Artists Come Out To Play

Lisa Toto

The Evolution of Wonder Woman, Student Movement, and Stevie.

Riotously elaborated watercolor sets. Animated creatures bursting from their frames. Cars balanced on their heads.

In their first show at Kehler Liddell Gallery in Westville, the gallery’s new members each display, in their own way, a taste for the playful.

The new members’ show runs through Feb. 9.

The playfulness starts with Lisa Toto’s work — and particularly the watercolor sets that she has turned into mixed-media pieces that live somewhere between sculpture and collage. The individual pieces’ topics are serious. Student Movement addresses the general movement among high-school students in the United States against gun violence thanks to the organizing that happened after the Parkland shooting. Another is what appears to be a touching tribute to the artist’s dog. The Evolution of Wonder Woman gives the viewer a quick snapshot of the ways in which that iconic character has changed — and not changed — in response to changes in greater society. But Toto’s execution is always done with frenzy and a sense of fun. Taken together, the watercolor sets turned sculptures convey the ability of art to address serious issues with energy and enthusiasm.

Chris Ferguson

Mexican Food Truck.

Chris Ferguson’s approach to representational painting, by contrast, is relatively straightforward. It’s what he chooses to paint that gives his canvases their sense of leisure. In one is a Mexican food truck that certainly looks like it could be taken straight from a scene at Long Wharf, which has long held sway as an epicenter for Mexican street food in New Haven. In another painting, a mother and child enjoy some time at the beach. Even a picture of Savin Rock during a storm that has whipped the water of New Haven’s harbor into frothy waves feels more exciting than dangerous.

Amanda Duchen

Menagerie Creatures.

Amanda Duchen is a serious potter and has the ceramic pieces on display to prove it; they are shaped exquisitely, the grazes finely textured. But it’s her menagerie creatures that might first catch the eye. Comical in the best sense, her animal sculptures have so much personality that the frames Duchen has placed them in can’t entirely contain them. Placed next to each other, they take on an almost Statler and Waldorf air. Look more closely, though, and it’s clear that Duchen makes them with the same care and attention to detail that she gives to her fine pottery.

R.F. WIlton

Peep Reid’s Imperial Circus, Hippies Use Side Door, and Balancing Yugos.

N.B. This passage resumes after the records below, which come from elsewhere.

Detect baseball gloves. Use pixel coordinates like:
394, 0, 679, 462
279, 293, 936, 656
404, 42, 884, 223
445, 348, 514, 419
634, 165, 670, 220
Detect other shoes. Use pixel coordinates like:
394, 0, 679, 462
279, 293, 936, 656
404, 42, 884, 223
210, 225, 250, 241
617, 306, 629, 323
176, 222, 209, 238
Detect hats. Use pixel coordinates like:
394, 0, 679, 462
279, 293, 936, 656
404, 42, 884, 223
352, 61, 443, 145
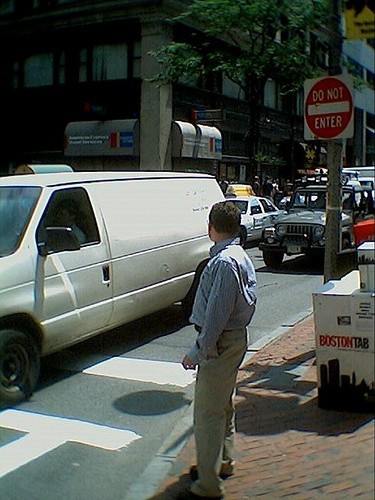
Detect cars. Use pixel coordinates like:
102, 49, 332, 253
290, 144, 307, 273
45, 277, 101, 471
342, 167, 375, 206
226, 196, 288, 248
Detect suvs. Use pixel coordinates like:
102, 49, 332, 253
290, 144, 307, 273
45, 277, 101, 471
259, 185, 375, 269
279, 169, 361, 211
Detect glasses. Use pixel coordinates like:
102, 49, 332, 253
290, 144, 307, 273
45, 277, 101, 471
206, 219, 211, 226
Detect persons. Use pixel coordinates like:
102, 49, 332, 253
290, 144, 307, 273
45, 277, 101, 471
252, 175, 296, 207
218, 174, 230, 195
172, 202, 258, 500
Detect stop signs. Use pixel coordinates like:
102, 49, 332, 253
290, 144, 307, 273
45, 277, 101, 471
303, 74, 354, 140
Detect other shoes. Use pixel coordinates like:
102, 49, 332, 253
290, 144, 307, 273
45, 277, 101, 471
190, 465, 228, 481
176, 487, 224, 500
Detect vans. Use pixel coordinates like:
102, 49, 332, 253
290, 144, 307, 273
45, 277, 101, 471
0, 163, 227, 403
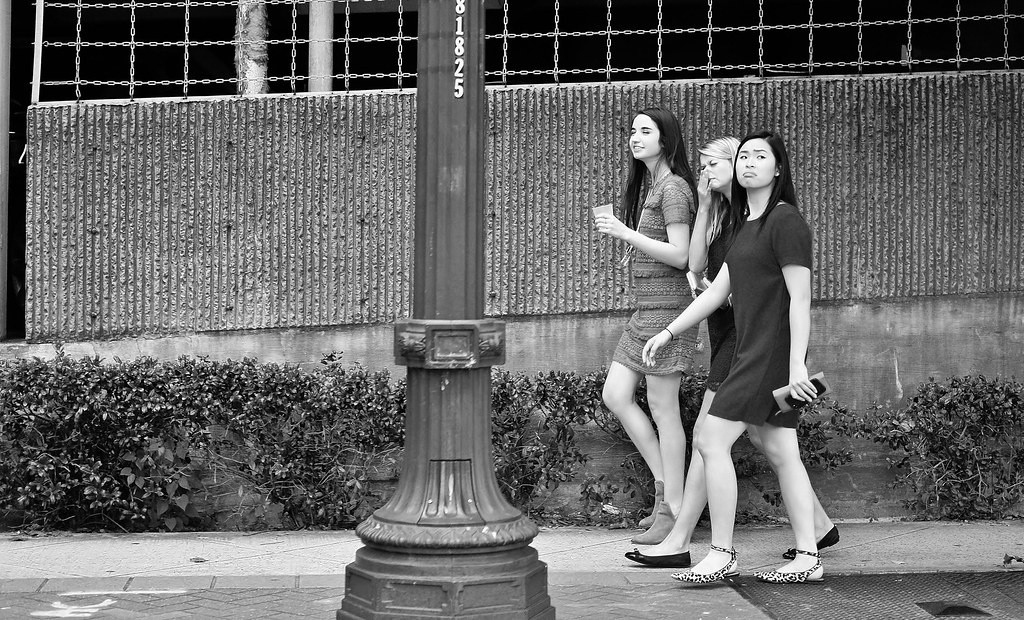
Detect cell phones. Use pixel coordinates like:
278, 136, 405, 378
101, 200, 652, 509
785, 378, 826, 410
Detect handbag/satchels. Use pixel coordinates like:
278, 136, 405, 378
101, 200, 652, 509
685, 269, 733, 310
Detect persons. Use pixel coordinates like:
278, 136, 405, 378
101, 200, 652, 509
596, 108, 700, 544
672, 131, 828, 587
626, 134, 841, 569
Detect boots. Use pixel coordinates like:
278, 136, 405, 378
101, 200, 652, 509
638, 479, 665, 527
632, 500, 678, 545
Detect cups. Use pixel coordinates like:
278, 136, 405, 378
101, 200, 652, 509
592, 203, 613, 219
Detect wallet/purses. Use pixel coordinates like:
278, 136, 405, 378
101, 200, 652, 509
772, 371, 832, 416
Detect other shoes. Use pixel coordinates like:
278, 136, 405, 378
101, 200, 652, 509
782, 524, 839, 559
754, 550, 825, 584
672, 545, 738, 583
625, 548, 690, 567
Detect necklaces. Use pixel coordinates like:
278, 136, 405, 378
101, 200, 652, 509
619, 168, 673, 269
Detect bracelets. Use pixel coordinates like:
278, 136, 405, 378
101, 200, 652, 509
665, 327, 675, 341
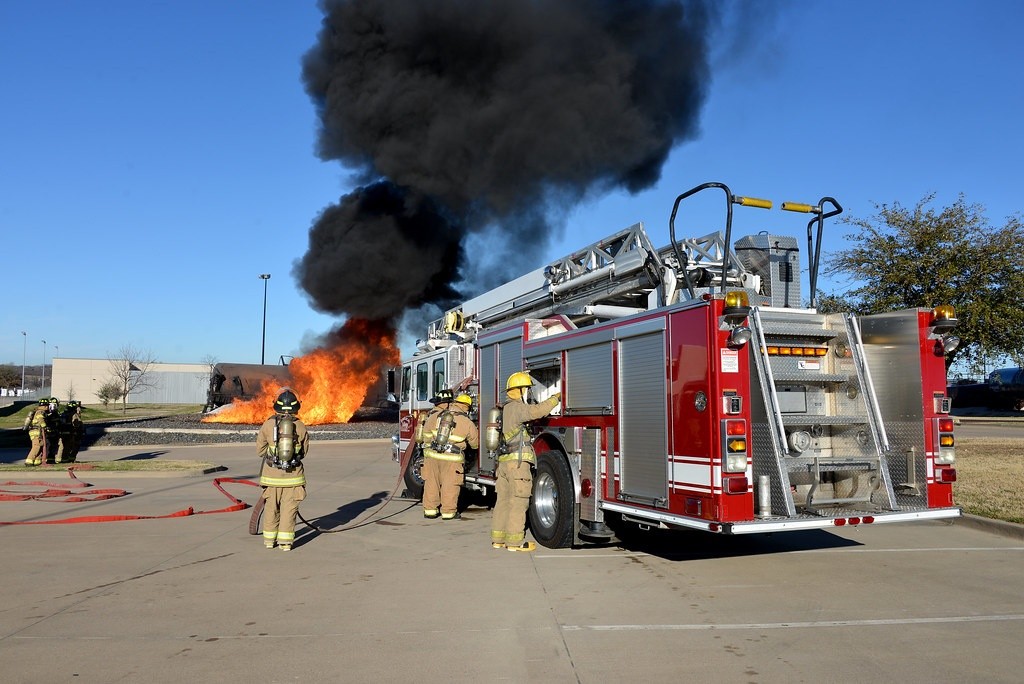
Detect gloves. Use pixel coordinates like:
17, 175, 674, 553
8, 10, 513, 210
551, 392, 561, 401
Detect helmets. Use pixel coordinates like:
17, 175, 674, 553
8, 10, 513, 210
39, 398, 50, 406
65, 400, 77, 410
429, 389, 453, 403
453, 394, 473, 406
49, 398, 59, 403
501, 372, 536, 393
273, 391, 300, 413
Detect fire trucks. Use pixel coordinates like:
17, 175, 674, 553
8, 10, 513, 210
391, 181, 963, 549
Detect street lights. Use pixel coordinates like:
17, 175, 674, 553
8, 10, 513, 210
21, 331, 26, 400
41, 340, 46, 390
258, 274, 270, 365
54, 346, 60, 358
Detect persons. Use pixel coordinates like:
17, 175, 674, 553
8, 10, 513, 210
421, 388, 479, 521
23, 397, 84, 467
490, 373, 561, 553
255, 390, 310, 550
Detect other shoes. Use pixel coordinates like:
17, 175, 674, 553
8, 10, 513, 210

Photographer R.F. Wilton, meanwhile, takes us on a tour of Wild Bill’s Nostalgia Center, a place in Middletown colorful enough to be considered a roadside attraction. The heightened colors in Wilton’s get at not only the flashy surface details of the place, but the animating spirit behind it all. They’re the kind of photographs that first make you want to get to Middletown as soon as possible to see the place for yourself; then, when you learn that the place closed (in 2017), you regret not having gone years ago.

Ana Henriques

“It’s in the reach of my arms.”

In an accompanying artist’s statement, Ana Henriques writes that her paper tapestries are meditations on the spaces women fill and create for themselves … that bring to mind all the handmade work created by my ancestors.” That’s palpable in the holes Henriques creates in her work, and the strong colors that dash around them. She shows us the wear and tear that come from centuries of labor, but also the exuberance with which she honors it.

Kehler Liddell Gallery’s new members’ show runs at the gallery space at 873 Whalley Ave. through Feb. 9. Visit the gallery’s website for hours and more information.